### SELECTED PASSAGE:
"""
# riding a zebra! :D



## Allison Finch (Oct 21, 2009)

I SO want to ride that zebra in an A rated show!!! Tidy little jumper too.


----------



## ArabianLover2456 (Oct 5, 2010)

i know right! he was so sweet!


----------



## MacabreMikolaj (May 9, 2009)

That is AMAZING! So much for the belief that zebra's are wild and borderline untrainable! I knew we were making progress in training them for things like circus events, I didn't realize you could just have one as a pet like you could a normal domestic horse!


----------



## paintluver (Apr 5, 2007)

That is so cute. I want a zebra.


----------



## LoveStory10 (Oct 31, 2009)

Zebra's actually are wild, that's were they belong, but just like horses, if trained right, they can become really good rides. :wink: 

My friend has a 10 year old zebra that I ride every now and then... She found him abandoned at the side of the rode as a colt, they think he fell out of a transportation truck that had gone by earlier in the day with his herd, and it hadn't been noticed. Poor guy :-(

But he's happy, he's a cute little mover, and she wanted to show him, but here with all the illness's going around lately it hasn't been allowed yet.

Also (and I don't know if it's the same over there as it is here, so I apologise if it doesn't apply), you actually aren't allowed to kind of just own one, you need to alert a national park office, and inform them of the zebra, and your intent to keep it as a riding animal/pet, and they come out and check your facilities and things like that, and there's a hang of a lot of paperwork to fill in :lol:

But I think they are awesome to ride, and if I could, I'd get one. It's cute.


----------



## myhorsesonador (Jun 21, 2009)

LoveStory10 said:


> Zebra's actually are wild, that's were they belong, but just like horses, if trained right, they can become really good rides. :wink:
> 
> My friend has a 10 year old zebra that I ride every now and then... She found him abandoned at the side of the rode as a colt, they think he fell out of a transportation truck that had gone by earlier in the day with his herd, and it hadn't been noticed. Poor guy :-(
> 
> ...
"""
### EXCERPTED RECORDS:
"""
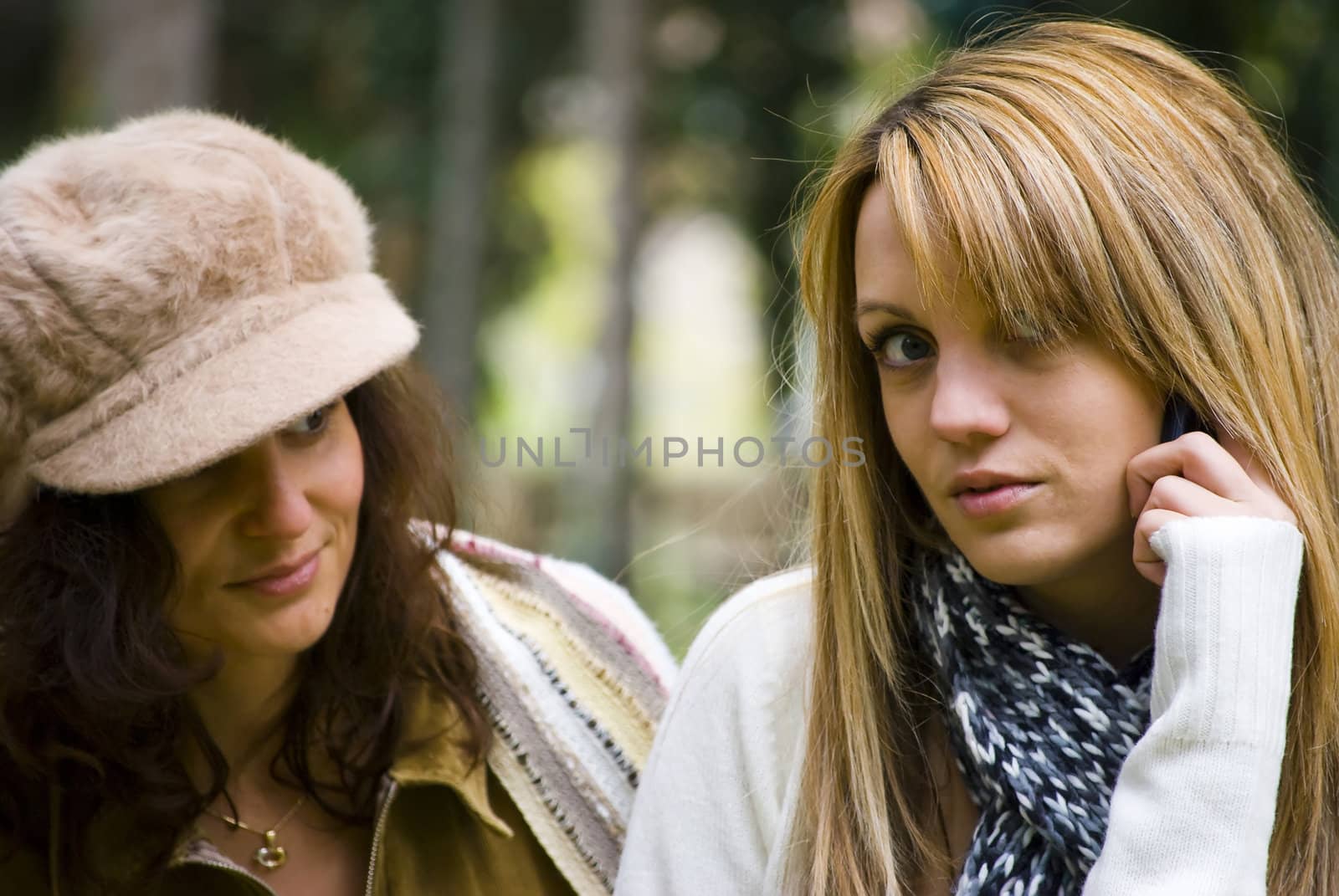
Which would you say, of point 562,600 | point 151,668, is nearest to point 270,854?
"""
"""
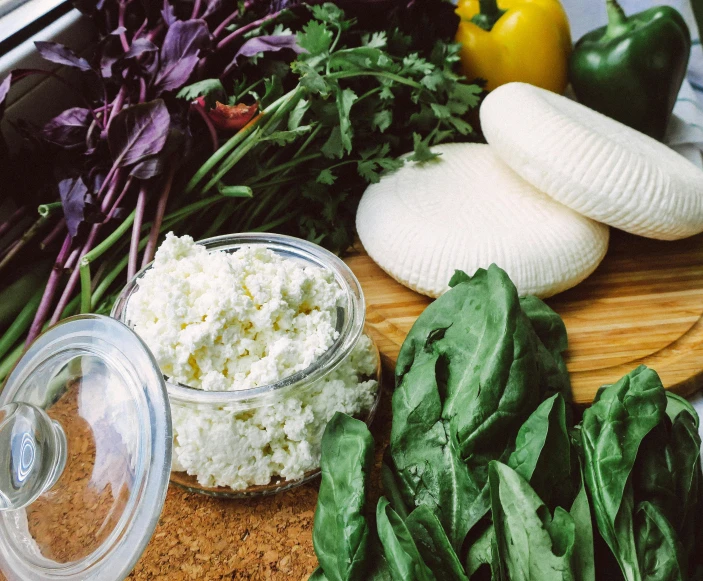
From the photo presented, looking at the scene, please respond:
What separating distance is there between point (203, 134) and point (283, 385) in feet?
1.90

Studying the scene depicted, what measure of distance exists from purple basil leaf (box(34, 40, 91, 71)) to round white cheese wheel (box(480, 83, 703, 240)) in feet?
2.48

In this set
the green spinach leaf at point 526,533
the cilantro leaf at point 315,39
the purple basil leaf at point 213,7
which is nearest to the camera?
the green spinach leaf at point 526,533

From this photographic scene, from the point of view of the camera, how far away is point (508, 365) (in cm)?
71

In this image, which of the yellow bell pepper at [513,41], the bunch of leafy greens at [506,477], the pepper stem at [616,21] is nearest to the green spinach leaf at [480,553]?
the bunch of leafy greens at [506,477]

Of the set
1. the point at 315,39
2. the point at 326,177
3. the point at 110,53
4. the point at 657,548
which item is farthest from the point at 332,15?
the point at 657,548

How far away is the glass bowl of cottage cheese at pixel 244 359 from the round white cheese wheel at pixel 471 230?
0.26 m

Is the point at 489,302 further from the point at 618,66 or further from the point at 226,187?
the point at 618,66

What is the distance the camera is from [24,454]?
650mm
"""
### TASK LIST:
[A] In the forum thread about riding a zebra, how old is the zebra that LoveStory10's friend owns?
[B] Set down the part of the forum thread about riding a zebra from "## ArabianLover2456 (Oct" up to and including "normal domestic horse!".
[C] Which usernames appear as post authors in the forum thread about riding a zebra? List all of them.

### RESPONSES PER TASK:
[A] 10 years old.

[B]
## ArabianLover2456 (Oct 5, 2010)

i know right! he was so sweet!


----------



## MacabreMikolaj (May 9, 2009)

That is AMAZING! So much for the belief that zebra's are wild and borderline untrainable! I knew we were making progress in training them for things like circus events, I didn't realize you could just have one as a pet like you could a normal domestic horse!

[C] Allison Finch, ArabianLover2456, MacabreMikolaj, paintluver, LoveStory10, myhorsesonador